■ WHAT IS REQUIRED ■
Transcribe each entry below exactly. Pictures do not go in the copy.

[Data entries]
::::

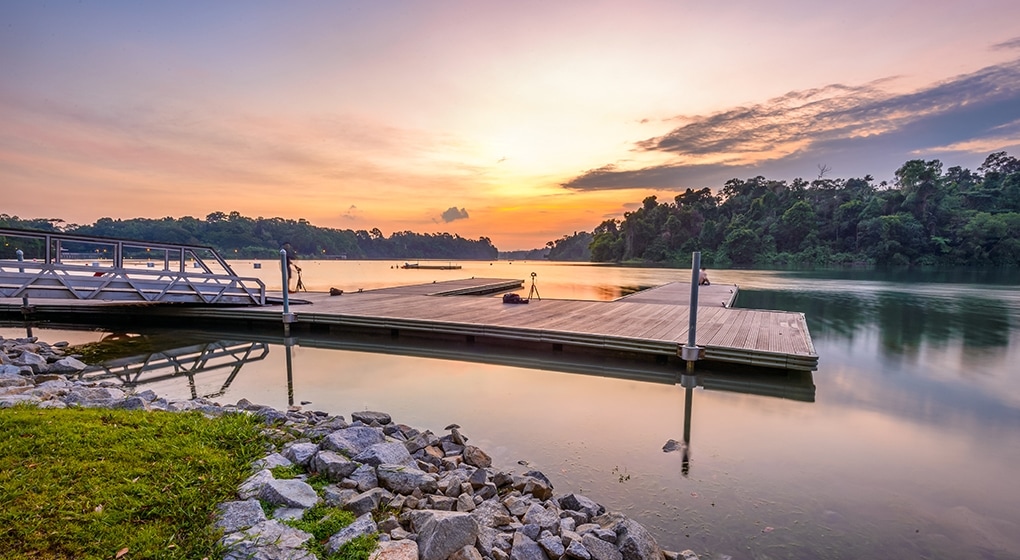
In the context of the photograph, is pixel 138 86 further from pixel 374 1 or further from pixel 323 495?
pixel 323 495

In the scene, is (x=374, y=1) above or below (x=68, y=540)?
above

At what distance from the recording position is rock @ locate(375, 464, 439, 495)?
3.13 metres

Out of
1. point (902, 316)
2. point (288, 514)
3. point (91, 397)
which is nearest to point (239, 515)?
point (288, 514)

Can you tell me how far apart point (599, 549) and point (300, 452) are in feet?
7.36

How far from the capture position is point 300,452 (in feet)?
10.8

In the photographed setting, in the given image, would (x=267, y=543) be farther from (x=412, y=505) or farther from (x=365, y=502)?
(x=412, y=505)

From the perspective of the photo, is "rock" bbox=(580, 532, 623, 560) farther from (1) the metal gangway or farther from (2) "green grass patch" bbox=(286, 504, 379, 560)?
(1) the metal gangway

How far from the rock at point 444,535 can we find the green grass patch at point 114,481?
0.98 m

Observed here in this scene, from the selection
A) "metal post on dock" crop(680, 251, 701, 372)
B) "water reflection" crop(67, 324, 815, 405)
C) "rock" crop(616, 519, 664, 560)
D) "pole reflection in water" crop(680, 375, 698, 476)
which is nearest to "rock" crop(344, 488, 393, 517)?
"rock" crop(616, 519, 664, 560)

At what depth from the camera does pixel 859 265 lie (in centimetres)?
5525

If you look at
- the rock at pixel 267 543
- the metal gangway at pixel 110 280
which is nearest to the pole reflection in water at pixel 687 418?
the rock at pixel 267 543

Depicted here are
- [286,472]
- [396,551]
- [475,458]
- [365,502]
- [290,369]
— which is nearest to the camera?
[396,551]

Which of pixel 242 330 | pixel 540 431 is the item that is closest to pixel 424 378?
pixel 540 431

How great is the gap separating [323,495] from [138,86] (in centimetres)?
1724
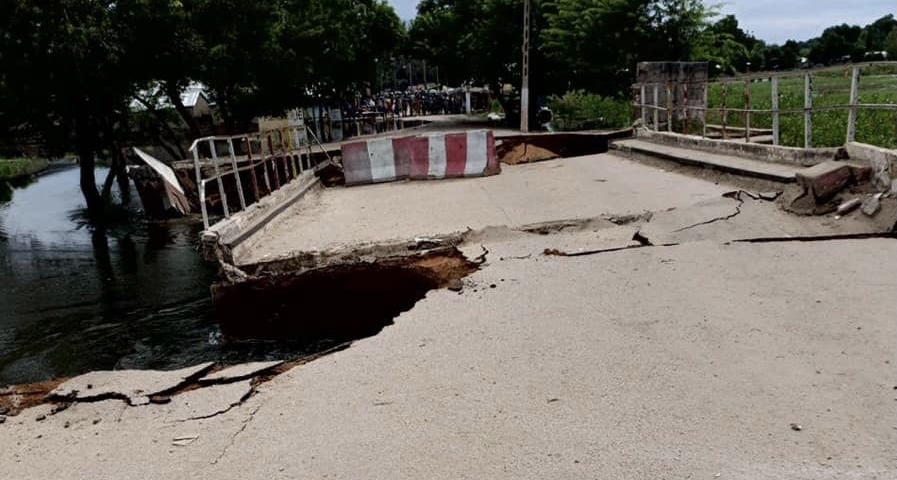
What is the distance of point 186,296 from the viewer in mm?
13055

::::

■ THE RESPONSE ■
In the context of the photograph, is pixel 138 86 further from pixel 374 1 or further from pixel 323 495?
pixel 323 495

In the scene, is (x=374, y=1) above or below (x=68, y=540)?
above

At what distance from the recording position is rock @ locate(375, 464, 439, 495)?
3.13 metres

Out of
1. point (902, 316)
2. point (288, 514)
3. point (91, 397)
which is nearest to point (239, 515)?
point (288, 514)

Can you tell me how far apart point (599, 549) and point (300, 452) are in feet?
7.36

How far from the capture position is point 300,452 (in feet)?
10.8

In the photographed setting, in the given image, would (x=267, y=543) be farther from (x=412, y=505) or farther from (x=365, y=502)?
(x=412, y=505)

From the perspective of the photo, is "rock" bbox=(580, 532, 623, 560) farther from (1) the metal gangway or farther from (2) "green grass patch" bbox=(286, 504, 379, 560)?
(1) the metal gangway

How far from the rock at point 444,535 can we find the green grass patch at point 114,481?
0.98 m

Observed here in this scene, from the selection
A) "metal post on dock" crop(680, 251, 701, 372)
B) "water reflection" crop(67, 324, 815, 405)
C) "rock" crop(616, 519, 664, 560)
D) "pole reflection in water" crop(680, 375, 698, 476)
which is nearest to "rock" crop(344, 488, 393, 517)?
"rock" crop(616, 519, 664, 560)

At what depth from the camera does pixel 859 265 lie (in centimetres)?
5525

If you look at
- the rock at pixel 267 543
- the metal gangway at pixel 110 280
which is nearest to the pole reflection in water at pixel 687 418?
the rock at pixel 267 543

Depicted here are
- [286,472]
- [396,551]
- [475,458]
- [365,502]
- [290,369]
— which is nearest to the camera?
[396,551]

Which of pixel 242 330 | pixel 540 431 is the item that is closest to pixel 424 378?
pixel 540 431

How great is the gap separating [323,495] from [138,86] (in centimetres)?
1724
What is the distance of point 186,296 from the viewer in mm?
13055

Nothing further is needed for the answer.